- Здравствуйте… Гм… Какіе-то рабочіе, a товару не видно. Что вы тутъ дѣлаете, братцы? Это магазинъ?
— Ta. Тольки сицасъ есцо магазина нѣту. Акроица тая неделя.
— На той недѣлѣ? A что тутъ будутъ продавать?
- Вѣтоцна магазинъ.
— Цвѣточный? Ну, ладно. Если еще пріѣдемъ — зайдемъ, купимъ. Смотри, какими хорошенькими обоями оклеиваютъ. Послушайте: почемъ обои?
— Вѣ марки кусокъ.
- Ну продайте намъ вотъ эту пачку… Нельзя? Подумаешь важность… Почему нельзя? A ножницы продаются? Нѣтъ? Жалко; очень хорошенькія ножницы…
* * *
Номеръ гостиницы заваленъ коробками, свертками, пачками.
— Ты чего сопишь?
- Да вотъ хочу ботинки въ рукавъ пиджака засунуть. Боюсь, вдругъ въ Бѣлоостровѣ таможенные дощупаются.
- Если новые — конфискуютъ. A ты поцарапай подошвы — будто ношеные. Ношеные везти по закону можно.
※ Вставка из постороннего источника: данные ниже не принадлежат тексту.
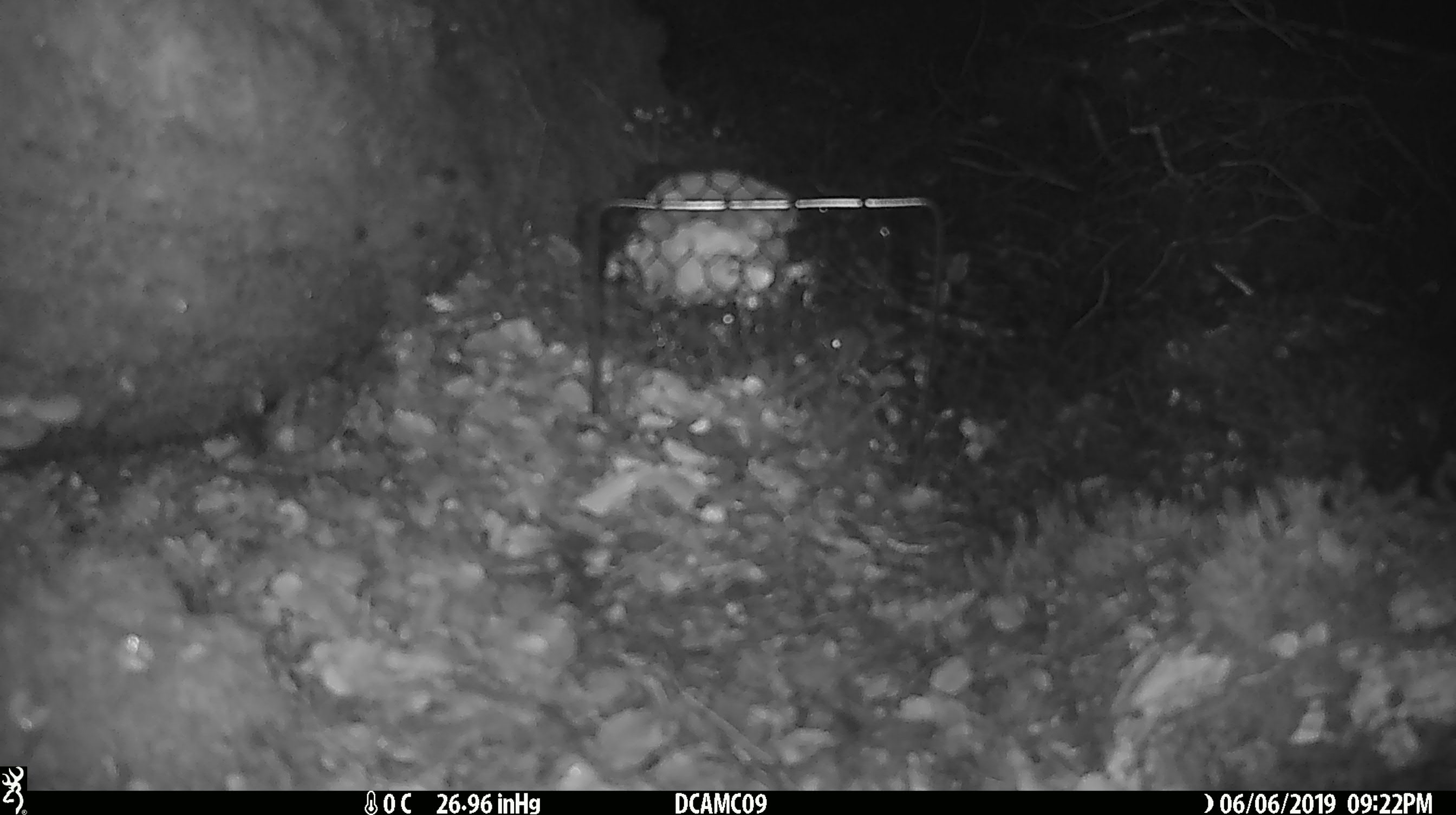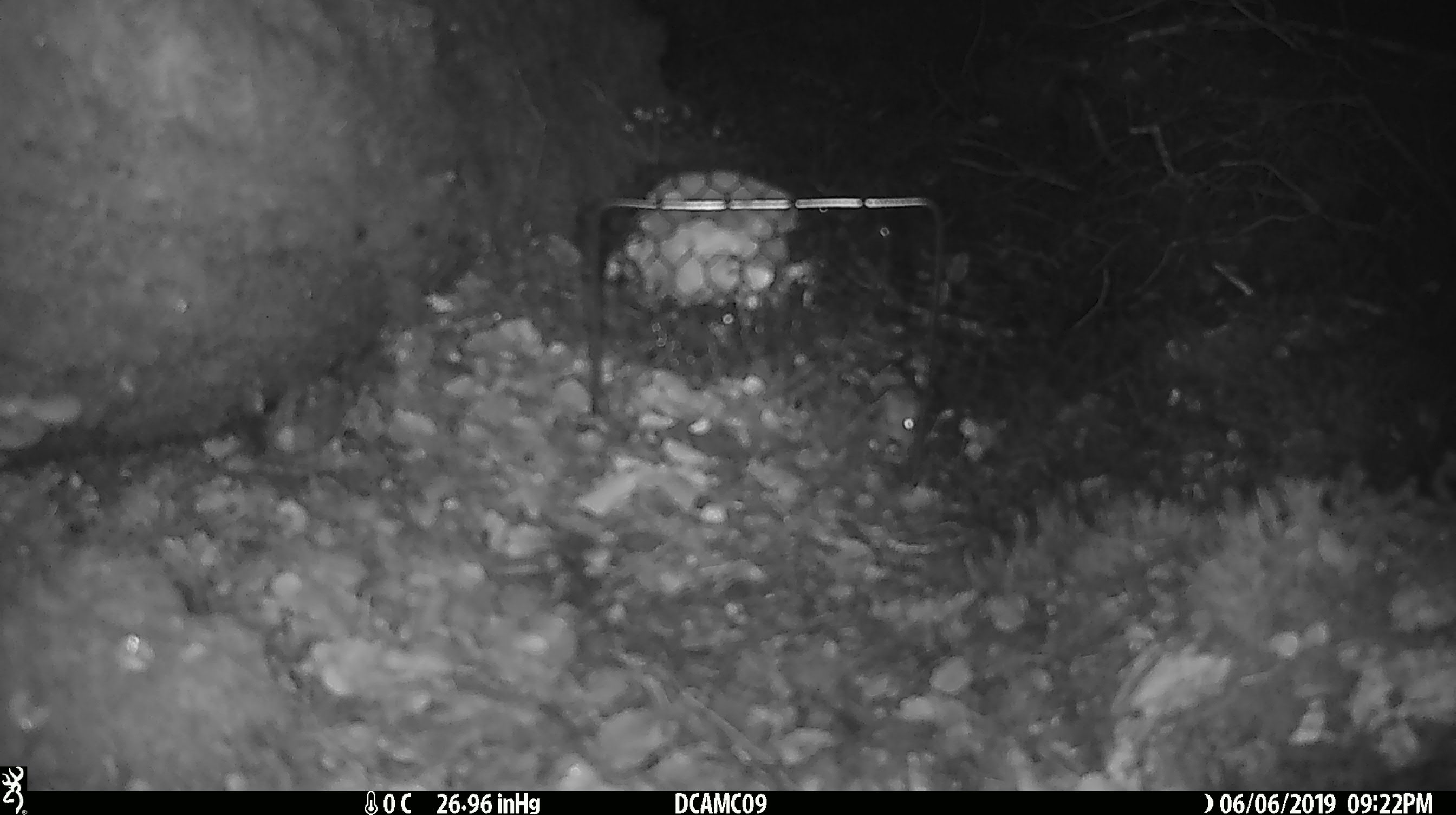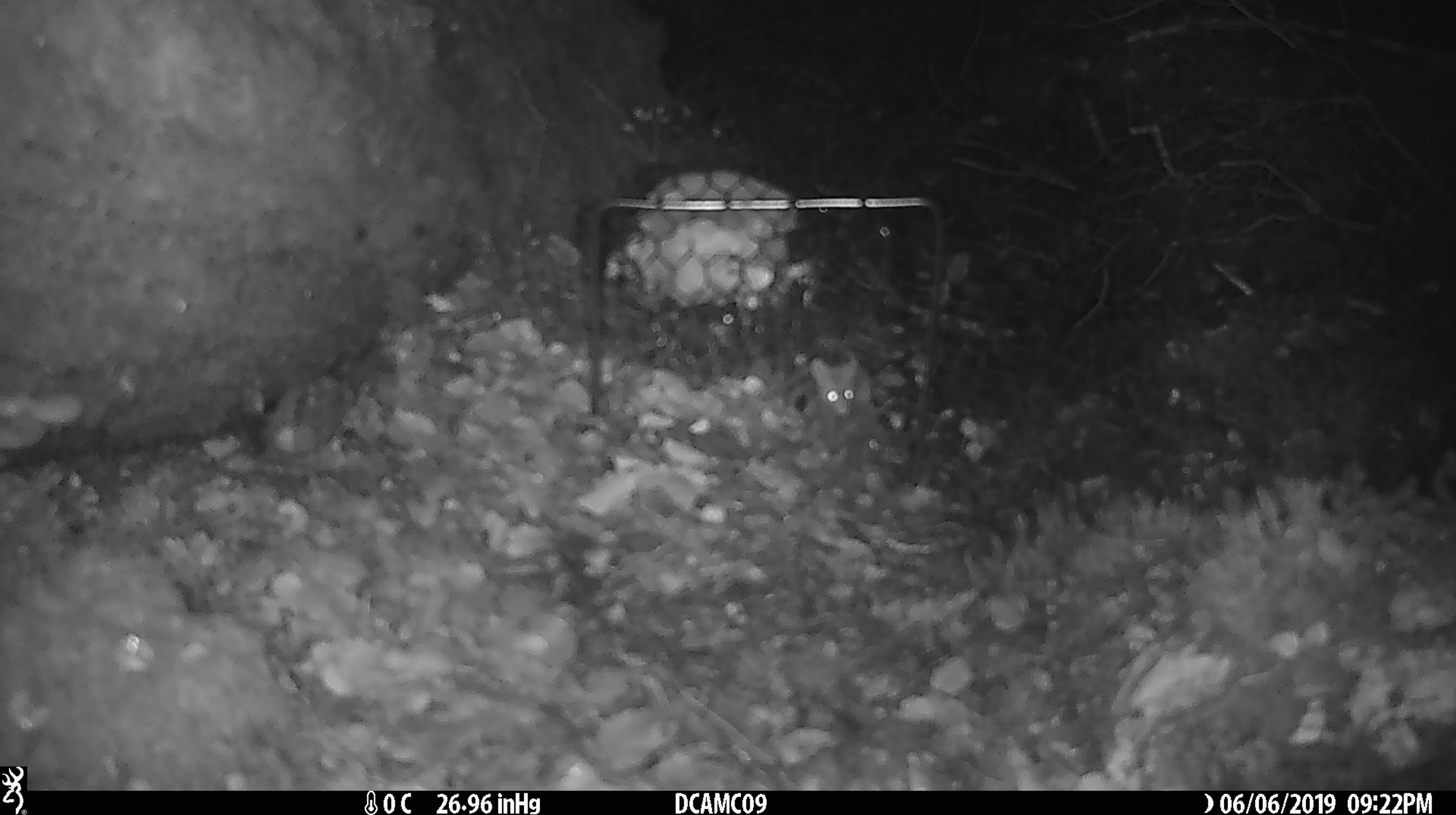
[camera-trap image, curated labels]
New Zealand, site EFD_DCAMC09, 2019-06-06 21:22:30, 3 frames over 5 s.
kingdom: Animalia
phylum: Chordata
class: Mammalia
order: Rodentia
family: Muridae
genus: Mus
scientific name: Mus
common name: mouse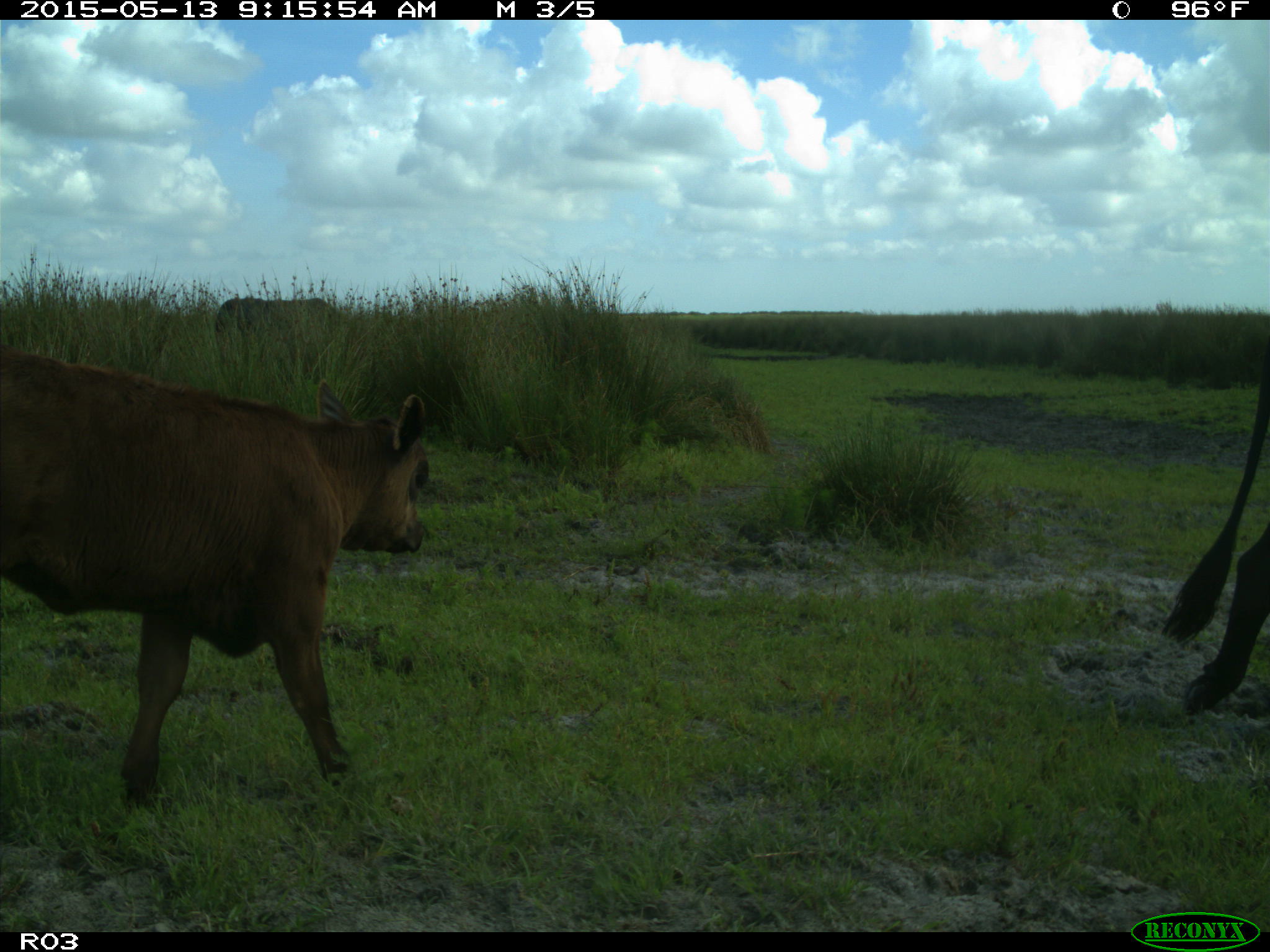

Счастливый обладатель ботинокъ вытаскиваетъ перочинный ножикъ и приступаетъ къ работѣ.
Зажимаетъ между колѣнъ подметкой кверху ботинокъ и начинаетъ царапать ножикомъ блестящій лакъ.
- Ну что?
- Чортъ ихъ дери: все-таки, видно, что не ношеные, a просто поцарапанные. Грязи на нихъ нѣту.
- A ты плюнь.
Владѣлецъ ботинокъ послушно плюетъ на подметку.
— Да нѣтъ, я тебѣ не въ томъ смыслѣ. Ну, да ужъ разъ плюнулъ, теперь разотри получше. Объ полъ повози.
- И чортъ ихъ знаетъ, почему y нихъ такіе полы чистые… Не мажется! Блеститъ себѣ и блеститъ.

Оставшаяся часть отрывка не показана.